EXERCISE INSTRUCTIONS.
Copy these rows word for word, leaving out the pictures.

Records contained in a dataset.
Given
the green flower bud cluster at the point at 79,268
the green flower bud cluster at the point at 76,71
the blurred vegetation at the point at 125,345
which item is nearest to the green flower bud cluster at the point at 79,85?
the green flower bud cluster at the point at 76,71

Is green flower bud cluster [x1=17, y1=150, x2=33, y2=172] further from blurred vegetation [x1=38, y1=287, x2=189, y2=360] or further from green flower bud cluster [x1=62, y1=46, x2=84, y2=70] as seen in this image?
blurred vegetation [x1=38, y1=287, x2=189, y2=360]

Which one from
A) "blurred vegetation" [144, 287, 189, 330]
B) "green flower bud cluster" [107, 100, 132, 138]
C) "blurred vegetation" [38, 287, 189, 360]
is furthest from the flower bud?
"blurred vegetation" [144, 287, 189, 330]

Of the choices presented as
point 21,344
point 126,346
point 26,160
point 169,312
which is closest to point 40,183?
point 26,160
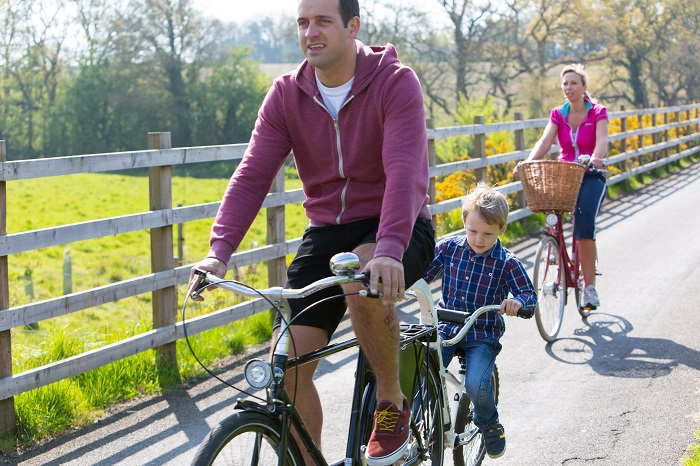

TASK RESPONSE.
Given
the green flower bud cluster at the point at 79,268
the green flower bud cluster at the point at 76,71
the blurred vegetation at the point at 125,345
which item is nearest to the green flower bud cluster at the point at 79,85?
the green flower bud cluster at the point at 76,71

Is green flower bud cluster [x1=17, y1=150, x2=33, y2=172] further from blurred vegetation [x1=38, y1=287, x2=189, y2=360] or further from green flower bud cluster [x1=62, y1=46, x2=84, y2=70] as seen in this image?
blurred vegetation [x1=38, y1=287, x2=189, y2=360]

Which one from
A) "blurred vegetation" [144, 287, 189, 330]
B) "green flower bud cluster" [107, 100, 132, 138]
C) "blurred vegetation" [38, 287, 189, 360]
is furthest from the flower bud?
"blurred vegetation" [144, 287, 189, 330]

Of the choices presented as
point 21,344
point 126,346
point 26,160
point 169,312
which is closest to point 40,183?
point 26,160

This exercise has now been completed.